I'm sure we look as ridiculous to them as they do to us. But the question is "why".
Then I start to think about how even if Magic Accuracy did affect "physical" Blue Magic spells, why would that be a better option for your spells than STR and Attack? In non-Abyssea areas, players are already almost too high in level to be worried about accuracy, and in Abyssea areas accuracy isn't a bother because of bonuses like Cruor buffs and Atmas.
Sorry, I know this isn't a very helpful post, but I'm just trying to think from two very different perspectives on the job.
People who stack on MACC are attempting to get a 100% stun proc on Head Butt. People who use MACC don't care about damage as long as they can land their stuns. Many JPs view BLU as a stunner, and if you can't land your stuns you are too weak.
Try casting a physical spell in a macc staff with all your macc gear on as possible and see what happens. You will likely miss hits. Physical spells are based on weapon accuracy. If this wasn't true, you'd be hitting more consistantly or dealing more damage with macc gear. That is not the case.
It has been said that additional effects are affected by macc though. Like headbutt's stun effect. I'm not sure if this has been proven as of yet. Given the vast use in the JP community, I'm guessing it has. So a balance of accuracy, haste, and magic accuracy would be perfect for headbutt. And that just so happens to be our AF3+2 body.
So from what I gather MACC affects magic only and additional effects then. I need to test on Head butt stuns, I wonder if it does make that big a difference.
butt head butt is acc. based to land not macc, im so confused right now.

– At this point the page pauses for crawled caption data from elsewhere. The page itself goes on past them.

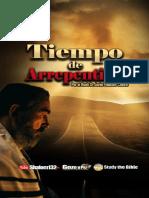 Tiempo de Arrepentirse (1).pdf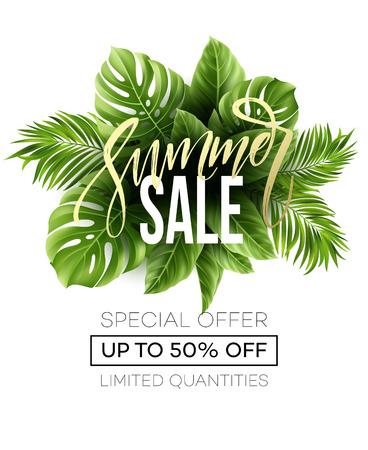 販売バナー、ヤシの葉、ジャングルの葉と手書きの文字とポスター。花の熱帯の夏の背景。ベクトル図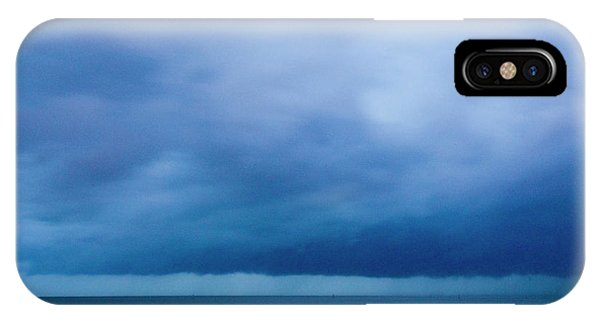 Katrina iPhone Case - Hurricane Katrina Approaching Shore by Jim Reed Photography/science Photo Library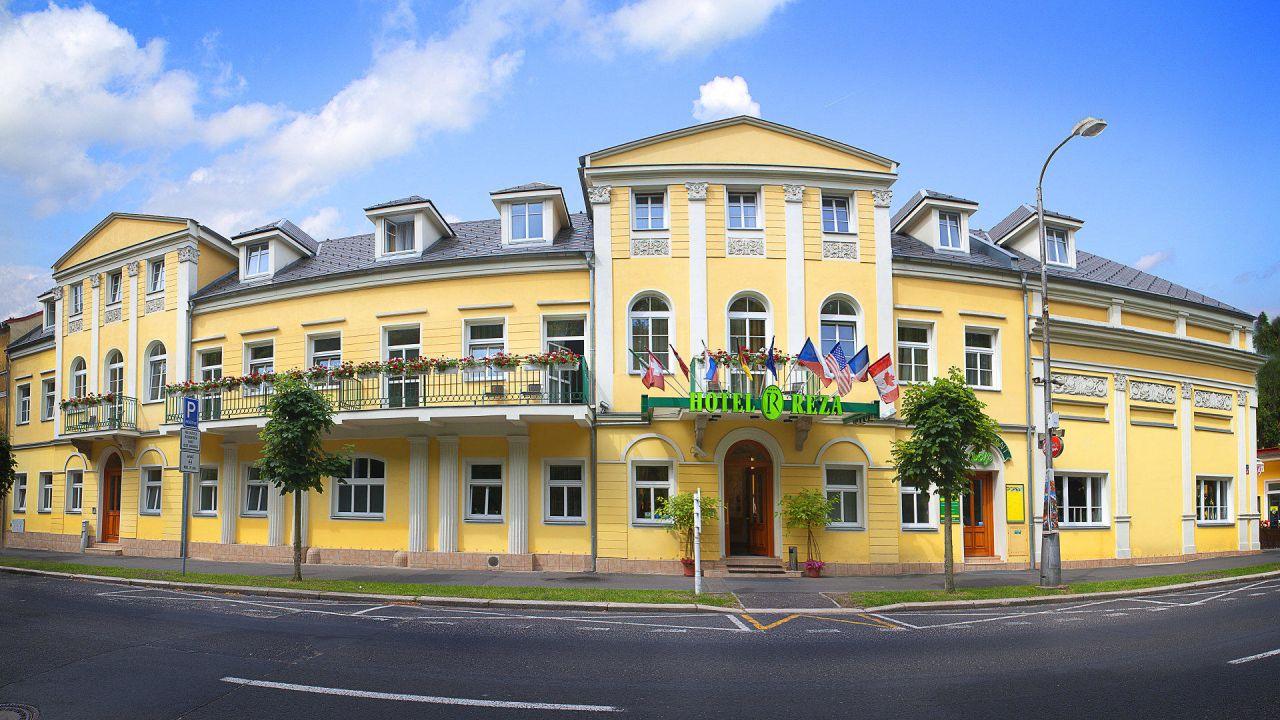 Hotel Reza Franzensbad Bewertungen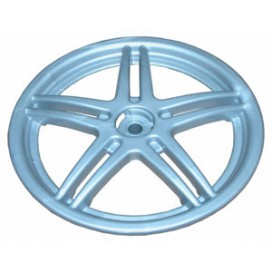 Feber Ferrari F430 Wheel Trim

Sorry for the confusion. You will need accuracy to land headbutt, on a 100% evasive monster, you would not be able to land headbutt.
When headbutt lands, there is a chance that the additional effect of stun will proc. People have said that macc improves this chance. If headbutt does not land in the first place("Mahayaya casts headbutt but the spell fails to take effect.") then of course you have no chance of having the stun effect go through.
So again, if the JP community is right about magic accuracy affecting the proc rate for stun effect from headbutt, then a balance of magic accuracy and accuracy would be perfect for headbutt. Toss in haste to reduce your recast timers and you'd be set.
The physical portion of head butt (the physical blunt damage) is dependent on your Accuracy. The Additional Effect: Stun is dependent on your Magic Accuracy. Thus, if you're solely using BLU as a stunner, wearing magical accuracy swords will increase your chances of stunning. Most of the time it's irrelevant, as NMs either resist head butt completely or are susceptible to it 95%. Some NMs build resistance to Head Butt over time depending on how many times it was used. In these cases, magic accuracy will help you land the stun from head butt over longer periods of time.
Edit: also Blue Magic skill works the same way as Magic Accuracy for these additional effects.
butt head butt is acc. based to land not macc, im so confused right now.
Right, but Head Butt also has a magical effect attached to it: the Stun additional effect. You require Accuracy to land the spell, but you also require Magic Accuracy to land the Stun effect.
That's why people who sub /BLU can almost never get the additional effects off from spells, and why magic-resistant enemies can flat-out resist the stun effect even if Head Butt lands.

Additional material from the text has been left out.